Topical insulin appears to promote reepithelialization in neurotrophic keratitis

Cornea/External Disease

The burgeoning field of regenerative medicine has highlighted insulin’s function in encouraging cell growth. With insulin found in the ocular surface and tears, researchers have hypothesized that insulin may induce epithelial healing. This study examines topical insulin and reepithelialization in patients with stage 2 or 3 refractory neurotrophic keratitis.

Study design

This was a retrospective study aimed at evaluating the clinical outcomes of topical insulin therapy for eyes with neurotrophic keratitis that are unresponsive to conventional treatments. The primary outcome was complete reepithelialization of persistent epithelial defects and the secondary outcome was improvement in best-corrected visual acuity (BCVA) post-treatment.


Nineteen of 21 eyes (90%) achieved complete resolution of a persistent epithelial defect within 7 to 45 days of follow-up. Stage 2 cases achieved reepithelialization at a mean of 18 days, which was significantly faster than the mean of 29 days required for stage 3 cases to reepithelialize. BCVA improved significantly in both stage 2 and 3 cases. No side effects of insulin therapy were reported. During follow-up, the epithelial defect recurred in 2 cases after insulin discontinuation. Complete reepithelialization recurred following reinitiation of topical insulin. These 2 patients were kept on a low dose of topical insulin.

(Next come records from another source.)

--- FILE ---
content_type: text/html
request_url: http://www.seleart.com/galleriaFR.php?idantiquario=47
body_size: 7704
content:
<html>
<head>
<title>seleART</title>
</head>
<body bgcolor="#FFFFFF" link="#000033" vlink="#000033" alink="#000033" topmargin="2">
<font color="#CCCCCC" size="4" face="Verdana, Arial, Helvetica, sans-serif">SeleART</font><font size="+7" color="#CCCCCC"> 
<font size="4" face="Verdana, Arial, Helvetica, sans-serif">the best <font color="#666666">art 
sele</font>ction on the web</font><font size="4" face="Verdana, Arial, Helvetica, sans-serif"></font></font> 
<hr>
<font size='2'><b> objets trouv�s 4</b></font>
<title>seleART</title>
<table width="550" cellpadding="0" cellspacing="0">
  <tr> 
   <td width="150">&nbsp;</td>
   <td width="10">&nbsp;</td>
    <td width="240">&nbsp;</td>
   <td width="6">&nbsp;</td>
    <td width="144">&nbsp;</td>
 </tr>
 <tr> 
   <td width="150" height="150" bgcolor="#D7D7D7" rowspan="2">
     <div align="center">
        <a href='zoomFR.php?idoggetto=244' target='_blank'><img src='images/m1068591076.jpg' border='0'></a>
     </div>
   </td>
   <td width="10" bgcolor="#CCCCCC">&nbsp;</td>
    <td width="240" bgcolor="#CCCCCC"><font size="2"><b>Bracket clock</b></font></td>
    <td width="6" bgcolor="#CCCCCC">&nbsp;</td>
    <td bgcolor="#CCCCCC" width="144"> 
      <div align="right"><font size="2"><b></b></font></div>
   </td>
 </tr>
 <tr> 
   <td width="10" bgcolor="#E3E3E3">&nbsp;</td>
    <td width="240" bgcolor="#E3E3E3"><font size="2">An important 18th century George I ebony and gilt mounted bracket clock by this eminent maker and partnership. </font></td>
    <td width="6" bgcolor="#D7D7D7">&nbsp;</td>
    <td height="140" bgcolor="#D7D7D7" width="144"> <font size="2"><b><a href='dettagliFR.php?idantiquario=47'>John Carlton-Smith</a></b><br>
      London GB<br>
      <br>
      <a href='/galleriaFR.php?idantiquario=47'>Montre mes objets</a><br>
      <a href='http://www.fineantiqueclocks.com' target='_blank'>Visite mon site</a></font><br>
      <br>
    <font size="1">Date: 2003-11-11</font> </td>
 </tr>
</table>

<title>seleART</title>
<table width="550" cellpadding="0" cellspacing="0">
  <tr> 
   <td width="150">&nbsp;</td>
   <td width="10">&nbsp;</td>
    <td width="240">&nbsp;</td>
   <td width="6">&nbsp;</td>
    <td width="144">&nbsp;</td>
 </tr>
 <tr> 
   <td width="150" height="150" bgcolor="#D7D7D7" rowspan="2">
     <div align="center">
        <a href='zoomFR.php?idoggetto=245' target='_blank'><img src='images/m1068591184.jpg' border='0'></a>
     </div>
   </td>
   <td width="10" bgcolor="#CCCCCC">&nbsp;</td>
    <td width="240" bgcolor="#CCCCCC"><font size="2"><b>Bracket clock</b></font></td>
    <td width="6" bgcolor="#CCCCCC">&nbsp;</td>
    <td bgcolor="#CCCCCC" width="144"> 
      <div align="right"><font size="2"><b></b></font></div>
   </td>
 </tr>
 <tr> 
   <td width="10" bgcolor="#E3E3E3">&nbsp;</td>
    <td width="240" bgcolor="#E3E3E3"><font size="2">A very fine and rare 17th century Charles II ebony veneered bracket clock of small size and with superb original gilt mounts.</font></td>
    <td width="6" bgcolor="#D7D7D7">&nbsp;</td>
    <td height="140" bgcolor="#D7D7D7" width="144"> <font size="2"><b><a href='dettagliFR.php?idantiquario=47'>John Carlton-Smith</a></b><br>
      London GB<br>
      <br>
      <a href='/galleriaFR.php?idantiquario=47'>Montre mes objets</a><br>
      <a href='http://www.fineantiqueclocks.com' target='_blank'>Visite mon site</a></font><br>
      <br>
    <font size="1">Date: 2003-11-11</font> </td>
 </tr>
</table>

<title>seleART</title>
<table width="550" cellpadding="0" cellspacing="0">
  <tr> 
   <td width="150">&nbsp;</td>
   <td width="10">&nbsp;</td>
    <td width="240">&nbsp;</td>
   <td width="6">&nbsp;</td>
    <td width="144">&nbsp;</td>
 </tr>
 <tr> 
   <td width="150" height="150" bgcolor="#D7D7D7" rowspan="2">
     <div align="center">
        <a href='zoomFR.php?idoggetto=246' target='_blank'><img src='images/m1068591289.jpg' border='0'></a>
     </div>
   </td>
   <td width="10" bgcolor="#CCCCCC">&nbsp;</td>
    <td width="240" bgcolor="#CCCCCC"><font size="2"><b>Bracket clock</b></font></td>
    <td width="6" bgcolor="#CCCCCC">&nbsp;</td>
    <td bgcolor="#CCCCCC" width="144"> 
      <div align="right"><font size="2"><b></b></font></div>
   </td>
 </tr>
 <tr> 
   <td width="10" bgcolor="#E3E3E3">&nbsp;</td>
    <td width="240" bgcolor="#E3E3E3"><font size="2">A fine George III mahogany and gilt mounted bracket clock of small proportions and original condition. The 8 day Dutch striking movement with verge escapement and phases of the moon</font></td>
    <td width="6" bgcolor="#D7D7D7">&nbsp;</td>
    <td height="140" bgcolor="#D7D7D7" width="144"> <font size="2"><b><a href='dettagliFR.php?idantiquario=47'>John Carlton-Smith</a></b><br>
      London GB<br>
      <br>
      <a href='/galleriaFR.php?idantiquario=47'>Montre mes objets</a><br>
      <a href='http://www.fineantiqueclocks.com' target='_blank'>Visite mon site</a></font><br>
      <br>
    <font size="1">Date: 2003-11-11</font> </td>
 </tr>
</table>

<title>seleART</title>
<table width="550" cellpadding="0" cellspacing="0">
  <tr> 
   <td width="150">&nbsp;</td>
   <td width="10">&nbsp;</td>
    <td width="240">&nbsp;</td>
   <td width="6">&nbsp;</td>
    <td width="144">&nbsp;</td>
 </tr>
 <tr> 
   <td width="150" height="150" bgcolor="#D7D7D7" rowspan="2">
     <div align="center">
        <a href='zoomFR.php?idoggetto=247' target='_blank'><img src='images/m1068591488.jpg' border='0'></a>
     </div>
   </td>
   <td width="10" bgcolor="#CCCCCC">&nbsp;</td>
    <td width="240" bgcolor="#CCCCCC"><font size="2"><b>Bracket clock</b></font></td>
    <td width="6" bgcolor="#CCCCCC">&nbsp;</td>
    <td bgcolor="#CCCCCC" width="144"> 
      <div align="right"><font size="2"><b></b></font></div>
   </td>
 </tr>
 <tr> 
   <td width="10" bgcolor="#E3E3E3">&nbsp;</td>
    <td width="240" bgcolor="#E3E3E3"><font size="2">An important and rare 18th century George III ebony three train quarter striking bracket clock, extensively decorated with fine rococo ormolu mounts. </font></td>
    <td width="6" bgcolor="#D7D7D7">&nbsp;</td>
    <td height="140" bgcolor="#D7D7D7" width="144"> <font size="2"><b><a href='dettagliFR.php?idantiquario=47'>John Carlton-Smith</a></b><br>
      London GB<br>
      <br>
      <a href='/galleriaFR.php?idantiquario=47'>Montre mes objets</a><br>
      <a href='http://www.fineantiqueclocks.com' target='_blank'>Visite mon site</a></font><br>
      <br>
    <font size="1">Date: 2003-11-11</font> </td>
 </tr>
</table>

This study was retrospective in nature, had a small sample size of 21 eyes, and did not compare insulin drops to other treatments for later stage neurotrophic keratitis such as cenegermin, serum tears, or growth factor-enriched plasma.

Clinical significance

Insulin, which can be found on the ocular surface and in tears, can contribute to epithelial healing. Topical insulin drops can potentially serve as an effective therapy in refractory neurotrophic keratitis.